Dylan’s part in the equation was to travel with me to all the high-end record shops and unload this stolen booty while I waited outside. I smiled with evil satisfaction, thinking, Fuck you, Bruce, every time we returned with our pockets stuffed full of dough, which we immediately spent on drugs. We lived like kings off his stolen records.
It took a couple of months before the job was done to Pavitt’s satisfaction. By that time, and unbeknownst to him, Slayer had walked out of his house with thousands of dollars’ worth of rare and pristine records. Even though on occasion Slayer drove Dylan and me crazy with his sometimes too-talkative, passive-aggressive tendencies, I had to hand it to him: he had provided me with the perfect road map and vehicle for paying Bruce back. I was more than pleased to return some of the fucking he’d so cavalierly given me all those years ago, a fucking I’d patiently waited years to be able to reciprocate.

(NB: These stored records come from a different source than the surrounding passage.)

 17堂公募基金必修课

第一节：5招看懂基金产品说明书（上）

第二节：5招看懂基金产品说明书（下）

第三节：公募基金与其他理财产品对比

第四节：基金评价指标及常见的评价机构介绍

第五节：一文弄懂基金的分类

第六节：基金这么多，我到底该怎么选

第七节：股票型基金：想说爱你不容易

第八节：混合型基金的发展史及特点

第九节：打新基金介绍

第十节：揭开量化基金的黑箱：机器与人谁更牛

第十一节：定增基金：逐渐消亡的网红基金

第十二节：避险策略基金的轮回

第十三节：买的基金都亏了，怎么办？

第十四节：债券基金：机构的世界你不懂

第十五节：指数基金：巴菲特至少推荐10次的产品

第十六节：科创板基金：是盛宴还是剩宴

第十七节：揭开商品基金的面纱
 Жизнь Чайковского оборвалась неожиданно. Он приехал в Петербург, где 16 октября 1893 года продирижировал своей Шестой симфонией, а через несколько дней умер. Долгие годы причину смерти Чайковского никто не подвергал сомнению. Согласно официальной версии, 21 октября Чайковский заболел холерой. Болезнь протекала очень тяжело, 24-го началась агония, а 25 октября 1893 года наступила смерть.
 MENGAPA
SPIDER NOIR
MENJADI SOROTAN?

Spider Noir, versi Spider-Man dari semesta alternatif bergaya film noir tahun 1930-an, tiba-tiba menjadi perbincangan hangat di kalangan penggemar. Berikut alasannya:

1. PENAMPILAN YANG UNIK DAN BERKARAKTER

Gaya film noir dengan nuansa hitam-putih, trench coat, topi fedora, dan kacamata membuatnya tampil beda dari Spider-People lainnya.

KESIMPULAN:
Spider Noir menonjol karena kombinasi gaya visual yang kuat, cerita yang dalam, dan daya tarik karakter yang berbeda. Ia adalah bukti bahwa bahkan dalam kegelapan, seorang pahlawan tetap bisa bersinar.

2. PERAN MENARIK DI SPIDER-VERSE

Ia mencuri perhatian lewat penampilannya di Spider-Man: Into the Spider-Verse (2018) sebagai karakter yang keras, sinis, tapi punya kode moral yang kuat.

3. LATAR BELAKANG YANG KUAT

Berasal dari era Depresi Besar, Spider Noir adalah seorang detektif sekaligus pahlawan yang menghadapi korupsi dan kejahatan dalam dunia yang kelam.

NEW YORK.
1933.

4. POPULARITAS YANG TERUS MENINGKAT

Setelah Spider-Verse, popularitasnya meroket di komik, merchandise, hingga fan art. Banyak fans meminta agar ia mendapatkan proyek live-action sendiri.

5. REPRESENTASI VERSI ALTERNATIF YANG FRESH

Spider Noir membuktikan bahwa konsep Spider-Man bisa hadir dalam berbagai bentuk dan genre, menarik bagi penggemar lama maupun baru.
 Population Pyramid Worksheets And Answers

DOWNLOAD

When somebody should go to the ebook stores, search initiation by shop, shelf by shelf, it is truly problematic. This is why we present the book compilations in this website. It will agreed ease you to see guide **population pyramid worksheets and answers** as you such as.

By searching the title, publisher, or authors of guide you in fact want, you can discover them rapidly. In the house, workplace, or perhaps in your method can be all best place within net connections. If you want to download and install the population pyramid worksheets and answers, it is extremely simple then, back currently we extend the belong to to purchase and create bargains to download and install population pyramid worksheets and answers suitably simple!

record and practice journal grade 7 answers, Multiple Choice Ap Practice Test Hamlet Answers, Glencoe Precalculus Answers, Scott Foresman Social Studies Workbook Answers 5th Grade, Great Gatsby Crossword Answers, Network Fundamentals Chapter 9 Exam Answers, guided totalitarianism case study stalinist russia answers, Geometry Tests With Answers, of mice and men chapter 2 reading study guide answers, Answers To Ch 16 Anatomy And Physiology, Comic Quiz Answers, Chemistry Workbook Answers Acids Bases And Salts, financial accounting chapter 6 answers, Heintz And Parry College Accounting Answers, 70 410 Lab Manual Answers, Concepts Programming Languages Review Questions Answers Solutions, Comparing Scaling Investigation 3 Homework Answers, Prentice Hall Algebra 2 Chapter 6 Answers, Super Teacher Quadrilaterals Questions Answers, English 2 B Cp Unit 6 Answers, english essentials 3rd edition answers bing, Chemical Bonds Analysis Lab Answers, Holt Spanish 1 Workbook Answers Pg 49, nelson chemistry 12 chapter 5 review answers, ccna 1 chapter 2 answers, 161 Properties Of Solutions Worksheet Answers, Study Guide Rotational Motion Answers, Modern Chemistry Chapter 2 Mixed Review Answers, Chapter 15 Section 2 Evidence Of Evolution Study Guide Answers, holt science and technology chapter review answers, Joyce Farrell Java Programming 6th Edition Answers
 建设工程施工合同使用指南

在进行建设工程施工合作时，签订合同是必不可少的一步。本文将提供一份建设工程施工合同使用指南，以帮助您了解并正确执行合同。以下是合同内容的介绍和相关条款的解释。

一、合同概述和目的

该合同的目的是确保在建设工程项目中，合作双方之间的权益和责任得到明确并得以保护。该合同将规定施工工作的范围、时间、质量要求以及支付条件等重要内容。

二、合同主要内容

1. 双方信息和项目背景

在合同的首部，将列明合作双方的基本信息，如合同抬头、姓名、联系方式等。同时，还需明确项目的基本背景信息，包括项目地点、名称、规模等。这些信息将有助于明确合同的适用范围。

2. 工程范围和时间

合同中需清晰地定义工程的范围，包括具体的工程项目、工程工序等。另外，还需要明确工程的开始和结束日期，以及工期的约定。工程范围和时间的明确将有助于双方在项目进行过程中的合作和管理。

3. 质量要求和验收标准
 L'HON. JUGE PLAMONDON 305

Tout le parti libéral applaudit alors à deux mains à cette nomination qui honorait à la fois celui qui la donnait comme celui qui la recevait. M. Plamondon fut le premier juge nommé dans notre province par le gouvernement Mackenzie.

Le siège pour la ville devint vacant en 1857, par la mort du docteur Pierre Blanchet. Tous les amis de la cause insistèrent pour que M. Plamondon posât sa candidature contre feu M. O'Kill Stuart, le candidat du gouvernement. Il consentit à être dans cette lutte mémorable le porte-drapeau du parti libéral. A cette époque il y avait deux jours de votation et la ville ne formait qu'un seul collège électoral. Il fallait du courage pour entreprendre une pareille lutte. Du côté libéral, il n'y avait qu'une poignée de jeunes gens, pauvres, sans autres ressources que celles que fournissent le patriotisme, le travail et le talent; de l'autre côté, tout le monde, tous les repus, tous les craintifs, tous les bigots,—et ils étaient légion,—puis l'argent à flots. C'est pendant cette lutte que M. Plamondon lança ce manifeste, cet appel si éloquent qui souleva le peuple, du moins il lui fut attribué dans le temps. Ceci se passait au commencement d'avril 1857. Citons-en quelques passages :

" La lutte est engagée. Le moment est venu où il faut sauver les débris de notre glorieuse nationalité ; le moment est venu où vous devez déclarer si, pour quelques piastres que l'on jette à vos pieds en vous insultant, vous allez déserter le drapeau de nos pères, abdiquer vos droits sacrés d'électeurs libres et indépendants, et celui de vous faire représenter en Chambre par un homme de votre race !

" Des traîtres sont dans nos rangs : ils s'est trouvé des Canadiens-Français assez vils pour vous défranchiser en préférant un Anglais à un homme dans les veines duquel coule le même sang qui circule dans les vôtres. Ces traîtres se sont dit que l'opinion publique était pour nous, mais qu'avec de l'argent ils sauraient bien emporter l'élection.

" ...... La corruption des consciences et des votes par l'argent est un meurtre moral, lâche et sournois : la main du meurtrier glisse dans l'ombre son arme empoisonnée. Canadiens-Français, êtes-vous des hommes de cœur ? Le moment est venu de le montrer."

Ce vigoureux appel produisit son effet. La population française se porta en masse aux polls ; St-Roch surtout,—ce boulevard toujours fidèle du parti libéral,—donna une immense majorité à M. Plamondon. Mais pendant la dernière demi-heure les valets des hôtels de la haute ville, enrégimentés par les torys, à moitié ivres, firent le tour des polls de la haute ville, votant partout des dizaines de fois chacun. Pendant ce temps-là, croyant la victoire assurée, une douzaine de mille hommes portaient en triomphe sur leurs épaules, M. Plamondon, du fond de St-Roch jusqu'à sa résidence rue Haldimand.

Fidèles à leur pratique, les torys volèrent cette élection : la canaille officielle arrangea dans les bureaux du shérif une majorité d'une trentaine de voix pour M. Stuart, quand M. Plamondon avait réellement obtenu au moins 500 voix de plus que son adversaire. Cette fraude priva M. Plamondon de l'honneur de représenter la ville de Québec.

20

I also continued my usual daily routine of scoring heroin for people. We picked up a rich customer in his fifties, an executive at Boeing we’d met through Slayer’s cousin, a cute young blond woman who worked as an escort. She’d met the exec through her job, then handed him over to us. She was also an addict, and we became close as she
began to spend a lot of time at my place.
The Boeing bigwig would honk his horn outside the apartment every morning and Dylan and I would go get in the car with him and take a ride. I would sell him several pieces of our rock, then we’d go to a dope house where I’d get him a couple of grams of heroin, and then finally to another place where Dylan would score him some meth. This guy was both a junkyard and a goldmine. We overcharged him and freely helped ourselves to what we could get away with out of his bag and he’d pay us an extra $100 a day for doing it.
After a few months, one morning he just didn’t show up. Not long after that, Slayer left the apartment with some bogus errand he said he had to run. When he didn’t come home that night and the Boeing exec again failed to show the next day, it didn’t take a Nikola Tesla to figure out what had happened. Slayer and his cousin had gone behind our backs and stolen our cash cow.
I was furious. I got two of my Eritrean associates, Mikey and Dawitt, to put out a search for him among their other street-dwelling countrymen and I put out a $100 crack bounty for anyone who could tell me where to find Slayer. I planned to mercilessly beat him bloody for his betrayal. He was nowhere to be found. Not much later, word got back to me that, sadly, his cousin had OD’d and died.
It would be years before Slayer was to show his face in my presence again, in tears outside of a Trees show in Portland, begging my forgiveness. We repaired our years-long fucked-up love-hate relationship shortly before he went to prison in Oregon for a six-year stretch, busted after desperately holding up a Portland pharmacy at knifepoint. Even though we would remain inextricably linked by our longtime association and shared history forever, I found it hard to totally forgive him. No matter how many years passed.